I was not familiar with this book but what a great window into these artist's worlds. I loved your line "It is almost always a mistake to expect anything of anyone you admire."

December 3, 2009 | Unregistered CommenterFrom Me To You

I just saw this book in my favorite bookstore here in Madrid, I immediately fell in love with it as I am very curious about the way artists (and especially writers) live.

December 5, 2009 | Unregistered Commenterrakelar

"The studio itself, in Liberman's photographs, becomes an explanation for the malformed behavior. It is the idealization of all hoarding, of all self-representation."
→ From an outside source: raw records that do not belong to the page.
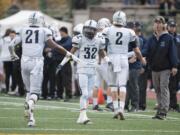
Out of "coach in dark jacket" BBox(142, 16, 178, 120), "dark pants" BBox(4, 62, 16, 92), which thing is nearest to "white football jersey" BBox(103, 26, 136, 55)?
"coach in dark jacket" BBox(142, 16, 178, 120)

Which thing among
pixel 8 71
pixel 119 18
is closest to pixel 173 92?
pixel 119 18

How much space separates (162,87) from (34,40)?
10.7 feet

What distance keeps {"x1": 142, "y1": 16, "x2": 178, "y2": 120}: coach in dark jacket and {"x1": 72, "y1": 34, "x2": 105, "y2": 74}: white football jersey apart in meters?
1.61

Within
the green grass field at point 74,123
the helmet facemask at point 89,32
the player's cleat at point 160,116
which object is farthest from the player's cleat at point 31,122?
the player's cleat at point 160,116

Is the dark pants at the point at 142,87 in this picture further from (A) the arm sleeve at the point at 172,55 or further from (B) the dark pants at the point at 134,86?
(A) the arm sleeve at the point at 172,55

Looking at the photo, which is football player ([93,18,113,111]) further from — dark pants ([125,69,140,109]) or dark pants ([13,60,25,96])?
dark pants ([13,60,25,96])

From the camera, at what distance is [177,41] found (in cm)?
2361

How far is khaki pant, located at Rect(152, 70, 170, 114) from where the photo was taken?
20.2 metres

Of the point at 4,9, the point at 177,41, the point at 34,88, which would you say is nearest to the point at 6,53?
the point at 177,41

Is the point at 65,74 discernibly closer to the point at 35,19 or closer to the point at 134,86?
the point at 134,86

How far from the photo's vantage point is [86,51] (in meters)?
19.3

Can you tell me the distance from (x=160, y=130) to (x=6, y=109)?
507cm

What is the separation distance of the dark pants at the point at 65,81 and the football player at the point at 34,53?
8.35 metres

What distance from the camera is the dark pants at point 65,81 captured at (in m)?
27.0
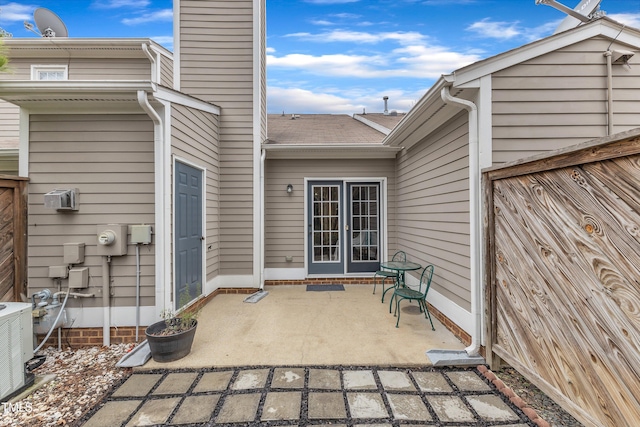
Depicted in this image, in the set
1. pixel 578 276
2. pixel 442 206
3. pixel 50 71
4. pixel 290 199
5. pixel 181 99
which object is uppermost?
pixel 50 71

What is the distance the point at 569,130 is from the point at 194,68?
5.09 meters

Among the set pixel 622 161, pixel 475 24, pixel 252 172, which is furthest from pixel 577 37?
pixel 475 24

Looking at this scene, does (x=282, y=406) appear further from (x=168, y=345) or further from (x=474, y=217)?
(x=474, y=217)

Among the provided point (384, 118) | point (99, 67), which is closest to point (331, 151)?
point (384, 118)

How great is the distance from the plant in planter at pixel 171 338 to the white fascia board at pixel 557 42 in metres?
3.45

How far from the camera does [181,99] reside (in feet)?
11.1

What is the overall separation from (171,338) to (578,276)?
3.00m

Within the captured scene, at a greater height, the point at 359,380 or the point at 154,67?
the point at 154,67

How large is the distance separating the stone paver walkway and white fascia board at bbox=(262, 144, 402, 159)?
3.43 m

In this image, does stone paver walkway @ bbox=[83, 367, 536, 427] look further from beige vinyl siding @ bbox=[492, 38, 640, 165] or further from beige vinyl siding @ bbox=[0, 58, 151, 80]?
beige vinyl siding @ bbox=[0, 58, 151, 80]

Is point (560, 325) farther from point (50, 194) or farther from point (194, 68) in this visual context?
point (194, 68)

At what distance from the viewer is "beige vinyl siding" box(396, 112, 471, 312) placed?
2.88 metres

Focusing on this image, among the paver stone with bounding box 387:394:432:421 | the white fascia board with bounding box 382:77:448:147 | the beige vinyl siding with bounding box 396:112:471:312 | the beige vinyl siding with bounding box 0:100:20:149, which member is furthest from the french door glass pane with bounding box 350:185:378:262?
the beige vinyl siding with bounding box 0:100:20:149

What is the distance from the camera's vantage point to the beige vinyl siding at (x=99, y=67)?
5.54 metres
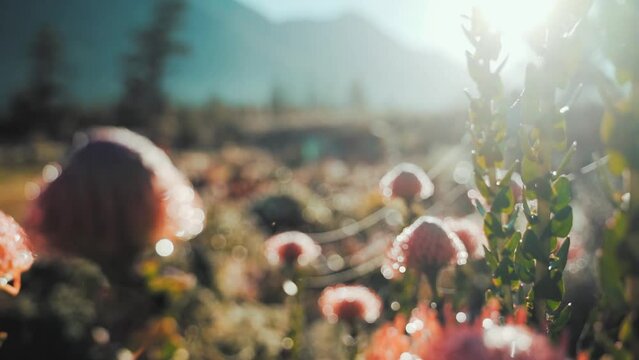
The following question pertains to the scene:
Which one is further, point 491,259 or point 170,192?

I think it is you and Liberman who is idealizing. While I'm always genuinely curious to see photographs of artist studios, it's not fair to treat them as representations or symbols of anything.

Studios are not homes, they're construction sites.

April 19, 2010 | Unregistered CommenterT

PostPost a New Comment

Enter your information below to add a new comment.

My response is on my own website »
Author Email (optional):
Author URL (optional):
Post:
 
All HTML will be escaped. Hyperlinks will be created for URLs automatically.